Everything in the records is to be written out exactly, except the pictures.
DATASET EXTRACT below:
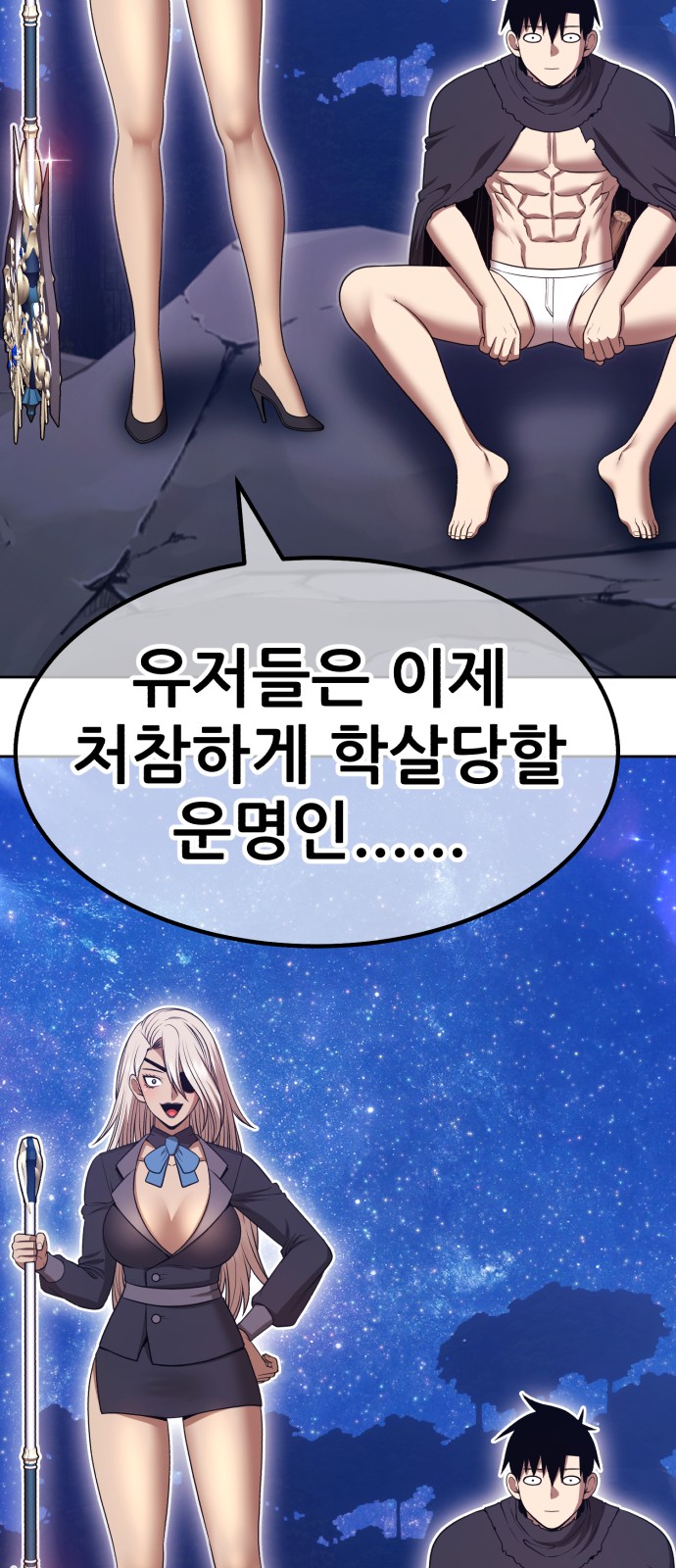 234 페이지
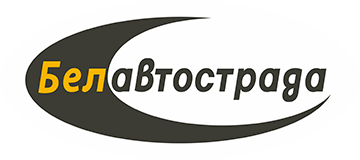 ГУ «Белавтострада»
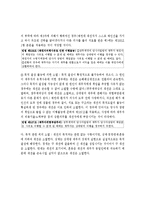 채권의 소멸원인-5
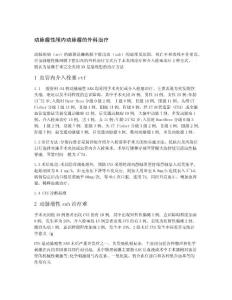 动脉瘤性颅内动脉瘤的外科治疗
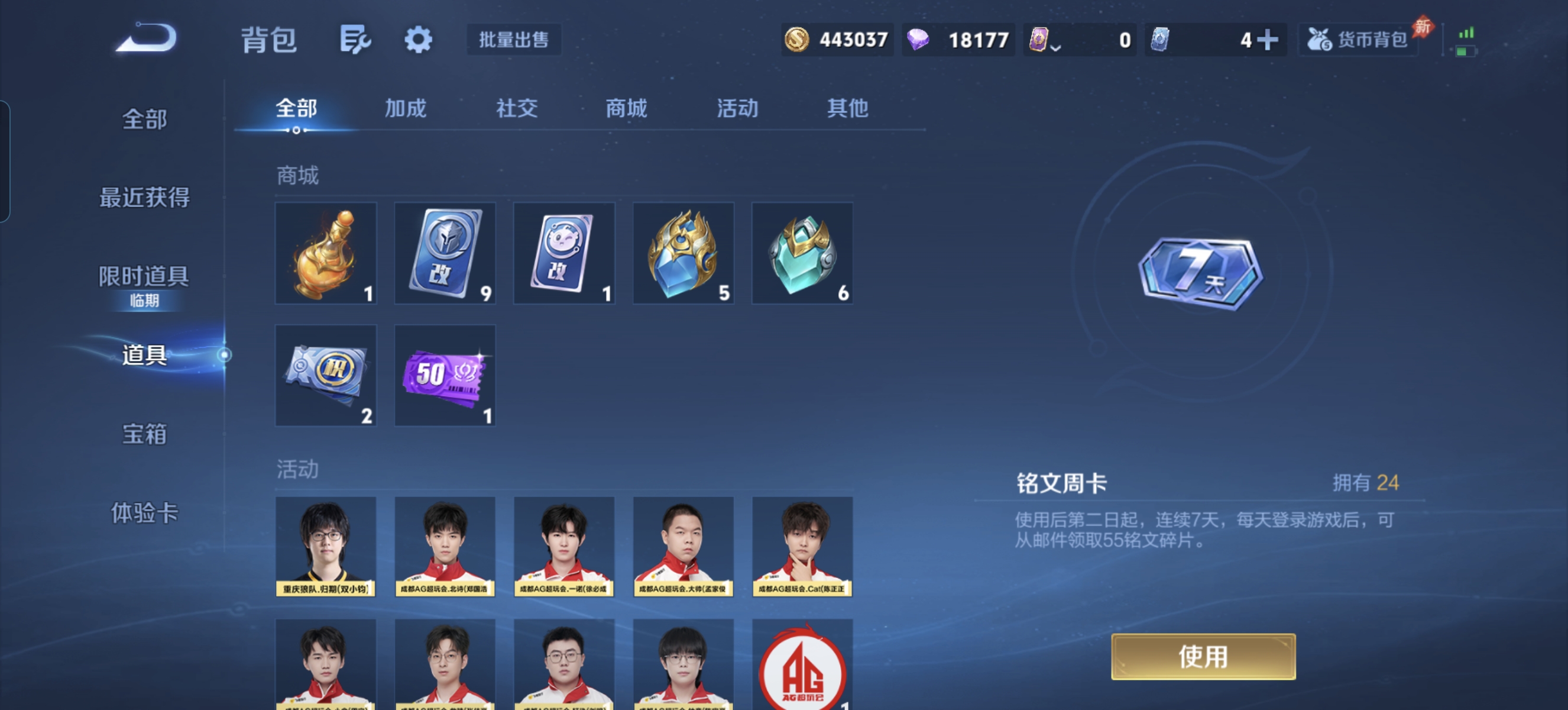 WZLX4359373王者荣耀账号详情图28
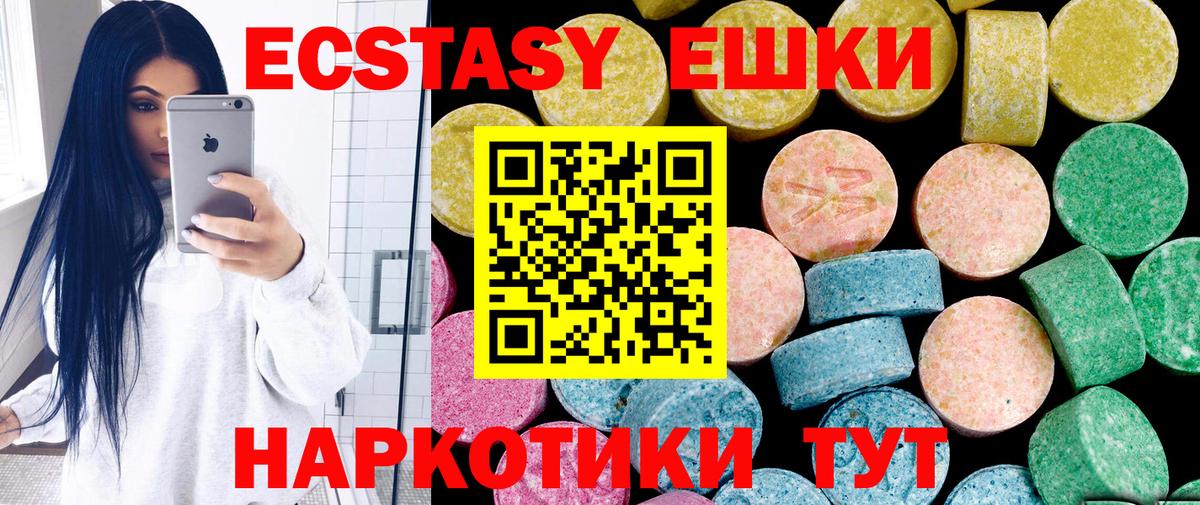 Ecstasy  Экстази Дубай  Вход с VPN  Дзержинск  Ecstasy mix 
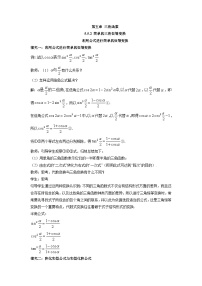 人教A版 (2019)必修 第一册第五章 三角函数5.5 三角恒等变换导学案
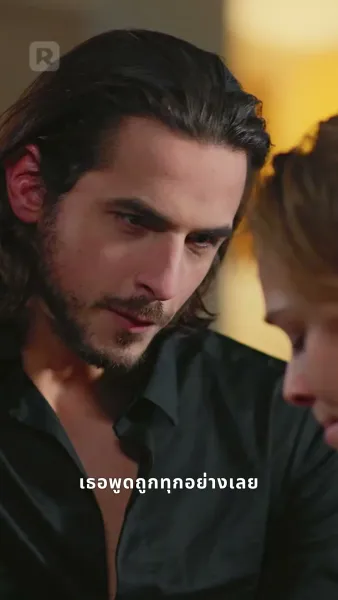 ตรึงรักพันธนาการใจ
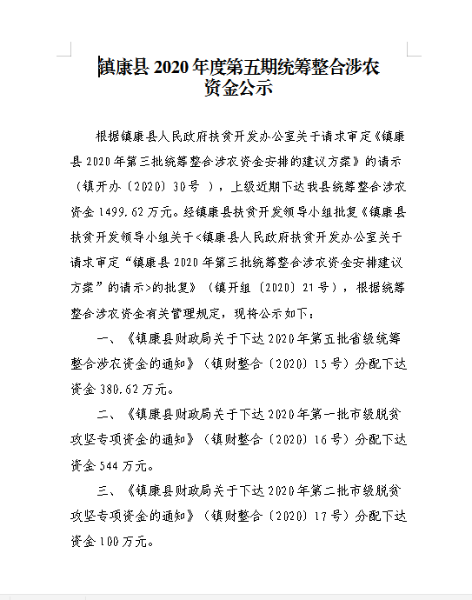 QQ截图20201114145835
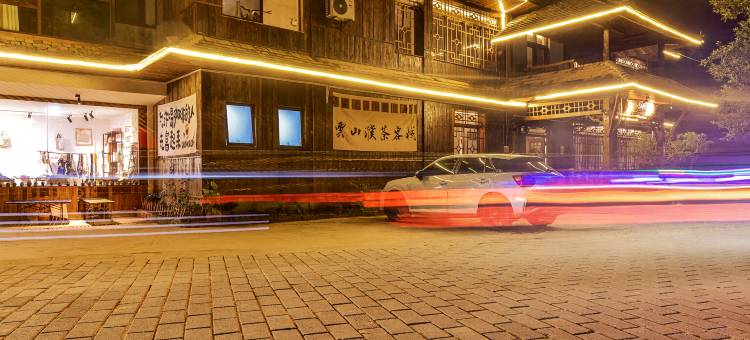 雲山濮茶|Tea火塘烤茶·云海吟游美宿(芒景村景迈山古茶林景区店)图片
End of DATASET EXTRACT.
RESPONSE BOX:
 234 페이지
 ГУ «Белавтострада»
 채권의 소멸원인-5
 动脉瘤性颅内动脉瘤的外科治疗
 WZLX4359373王者荣耀账号详情图28
 Ecstasy  Экстази Дубай  Вход с VPN  Дзержинск  Ecstasy mix 
 人教A版 (2019)必修 第一册第五章 三角函数5.5 三角恒等变换导学案
 ตรึงรักพันธนาการใจ
 QQ截图20201114145835
 雲山濮茶|Tea火塘烤茶·云海吟游美宿(芒景村景迈山古茶林景区店)图片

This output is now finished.